Именно религия стала институтом жалости, направила поиск выхода для тревоги человека не вовне, а вовнутрь. Хотя совесть связывают с более древними пластами психики, массово совесть народа стала выражаться через его религию. Поэтому Ницше назвал совесть агрессией, направленной не вовне, а вовнутрь человека. Совесть и мораль являются внутренней идеологией цивилизаций. Одиночество язычника выражается не столько во внутренней нечувствительности, где-то и чёрствости к «не своим», к неродственникам по крови, и внешне аскетичном поведении, сколько в многочисленности его языческих богов. Нет ни одного из духов предков, кто бы отвечал за его поступки. Наоборот, являясь коллективом родственников, они также, вероятно, поддерживают в его сознании, что он венец природы. Может делать, что ведёт к благу его семьи, рода, племени.
Моральные нормы.
Моральные социальные нормы – нравственные императивы; требования определённого поведения, основанные на принятых в обществе представлениях: о добре и зле; о должном либо непозволительном. Моральные нормы регулируют внутреннее поведение человека, диктуют безусловное требование поступать в конкретной ситуации так, а не иначе. Моральные нормы фиксируются в заповедях и других формах представлений о том, как человеку должно поступать.

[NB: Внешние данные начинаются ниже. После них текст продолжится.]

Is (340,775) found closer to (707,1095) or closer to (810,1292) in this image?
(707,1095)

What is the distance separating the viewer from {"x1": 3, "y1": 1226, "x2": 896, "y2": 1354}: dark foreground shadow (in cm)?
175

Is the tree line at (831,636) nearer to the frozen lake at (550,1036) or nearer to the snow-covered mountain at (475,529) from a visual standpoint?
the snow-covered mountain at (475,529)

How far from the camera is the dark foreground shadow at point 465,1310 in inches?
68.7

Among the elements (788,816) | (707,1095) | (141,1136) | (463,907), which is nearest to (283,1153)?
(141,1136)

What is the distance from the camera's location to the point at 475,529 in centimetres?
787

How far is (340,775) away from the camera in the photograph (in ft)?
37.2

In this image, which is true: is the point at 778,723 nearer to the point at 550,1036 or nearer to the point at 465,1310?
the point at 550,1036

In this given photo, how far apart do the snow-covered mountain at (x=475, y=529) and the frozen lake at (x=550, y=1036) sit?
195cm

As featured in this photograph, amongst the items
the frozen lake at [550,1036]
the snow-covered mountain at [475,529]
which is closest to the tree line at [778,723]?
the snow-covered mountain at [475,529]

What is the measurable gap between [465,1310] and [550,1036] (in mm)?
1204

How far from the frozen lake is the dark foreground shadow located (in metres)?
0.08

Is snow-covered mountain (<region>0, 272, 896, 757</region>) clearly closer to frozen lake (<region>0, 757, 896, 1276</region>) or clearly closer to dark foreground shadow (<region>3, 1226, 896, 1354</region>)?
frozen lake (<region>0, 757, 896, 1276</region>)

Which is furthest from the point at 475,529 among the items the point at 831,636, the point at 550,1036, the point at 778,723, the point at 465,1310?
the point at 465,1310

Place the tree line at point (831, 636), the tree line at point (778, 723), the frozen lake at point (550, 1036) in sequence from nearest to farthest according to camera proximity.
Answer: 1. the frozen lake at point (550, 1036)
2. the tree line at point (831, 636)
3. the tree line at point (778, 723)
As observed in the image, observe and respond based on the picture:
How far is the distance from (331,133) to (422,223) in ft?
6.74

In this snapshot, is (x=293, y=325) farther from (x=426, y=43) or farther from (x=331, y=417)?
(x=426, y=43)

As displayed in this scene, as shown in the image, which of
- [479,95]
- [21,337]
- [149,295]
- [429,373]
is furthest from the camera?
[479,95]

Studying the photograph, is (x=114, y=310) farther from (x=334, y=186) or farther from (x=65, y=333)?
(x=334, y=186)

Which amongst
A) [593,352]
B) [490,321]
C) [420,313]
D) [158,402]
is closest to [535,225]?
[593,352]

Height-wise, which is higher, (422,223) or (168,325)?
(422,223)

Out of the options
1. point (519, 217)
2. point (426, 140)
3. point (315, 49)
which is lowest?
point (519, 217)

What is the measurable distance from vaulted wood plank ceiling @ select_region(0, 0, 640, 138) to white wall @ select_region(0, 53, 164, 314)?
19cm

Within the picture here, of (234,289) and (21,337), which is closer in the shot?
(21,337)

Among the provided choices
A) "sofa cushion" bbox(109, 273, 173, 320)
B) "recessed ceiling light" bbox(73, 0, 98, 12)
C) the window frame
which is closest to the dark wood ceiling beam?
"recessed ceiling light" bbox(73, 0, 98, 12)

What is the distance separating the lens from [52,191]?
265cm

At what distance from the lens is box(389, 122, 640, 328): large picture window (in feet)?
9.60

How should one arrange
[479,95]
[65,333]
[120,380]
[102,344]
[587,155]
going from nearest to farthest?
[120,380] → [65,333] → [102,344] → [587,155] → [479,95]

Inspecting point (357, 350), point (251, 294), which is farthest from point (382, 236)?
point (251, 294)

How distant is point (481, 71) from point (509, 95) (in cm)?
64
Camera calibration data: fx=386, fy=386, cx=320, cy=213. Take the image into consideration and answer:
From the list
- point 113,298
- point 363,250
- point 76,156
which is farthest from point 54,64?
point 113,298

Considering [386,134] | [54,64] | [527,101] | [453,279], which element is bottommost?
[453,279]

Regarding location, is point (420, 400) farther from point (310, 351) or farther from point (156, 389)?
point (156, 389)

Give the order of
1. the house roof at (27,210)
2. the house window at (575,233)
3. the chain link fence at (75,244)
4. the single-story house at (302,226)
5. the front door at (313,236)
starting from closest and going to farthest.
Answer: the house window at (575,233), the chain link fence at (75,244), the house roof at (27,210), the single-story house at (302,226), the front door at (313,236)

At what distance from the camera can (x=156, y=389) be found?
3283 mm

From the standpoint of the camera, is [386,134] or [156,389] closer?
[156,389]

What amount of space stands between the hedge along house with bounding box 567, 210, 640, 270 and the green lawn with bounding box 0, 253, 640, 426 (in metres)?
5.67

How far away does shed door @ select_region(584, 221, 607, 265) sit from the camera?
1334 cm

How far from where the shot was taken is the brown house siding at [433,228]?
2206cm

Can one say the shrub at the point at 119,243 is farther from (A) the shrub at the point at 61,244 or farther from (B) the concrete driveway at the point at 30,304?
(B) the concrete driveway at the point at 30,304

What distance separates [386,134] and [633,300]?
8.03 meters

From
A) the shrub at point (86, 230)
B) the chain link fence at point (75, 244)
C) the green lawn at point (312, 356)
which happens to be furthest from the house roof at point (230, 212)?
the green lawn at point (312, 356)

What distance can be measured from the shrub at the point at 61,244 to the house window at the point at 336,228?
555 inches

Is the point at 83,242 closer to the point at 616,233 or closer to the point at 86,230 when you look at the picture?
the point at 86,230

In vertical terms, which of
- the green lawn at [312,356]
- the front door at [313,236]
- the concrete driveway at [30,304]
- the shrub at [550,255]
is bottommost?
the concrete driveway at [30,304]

Язычник очень зависит от существующей атмосферы собственных нравов. Даже если в бытовой дисциплине присутствует ещё традиционная эстетика и культура с наскоками других идей, он всё равно подчиняется обстоятельствам среды. Любая современная идеология с её ориентирами начинает брать своё, занимает в его сознании место. Чем больше будет влияние других традиций и культур, тем больше он вынужден думать, выбирать, сепарировать, варьировать и маневрировать. Он выберет самую сильную из идей. Самую глубокую культуру. Среди современных течений, если он достаточно грамотен и имеет достаточную норму рефлексии (а значит, и прогноза, но это уже – зеремид). Или уйдёт, займётся поиском в наработках истории своего народа – упадёт в архаику (зереф). Если обстоятельства, а в данном случае этим обстоятельством является власть и привилегированное житьё, власть достается лишь тем зерефам, кто вник, проникся другой культурой, это вынуждает дальше развивать в себе копировщика, существует серьезная причина, что племя или народ его будут страдать. Сложные и большие категории другой цивилизации выдёргивают зерефа из рода, кровнородственной общины, теперь он опытен, он хитёр, он научился оценивать и продавать, почти как фраер, причём очень быстро, но сам народ к быстроте ещё не готов. И подчиняется только большим нациям, их культуре, поведению, где самая большая «нация» – теперь мировая нация. Вождь становится реформатором народа, а значит, и последним диктатором. Таким образом, уйдя не из сознания, а из селения по крови и родне, зереф попал в манящий, блистательный незнакомый город, наводнённый странными людьми. Они ведут себя по-другому, нежели люди его круга, его культуры, его родни. Он хочет стать равным этим новым людям. Хочет превратиться в гражданина, но и горожаниным любого города мира.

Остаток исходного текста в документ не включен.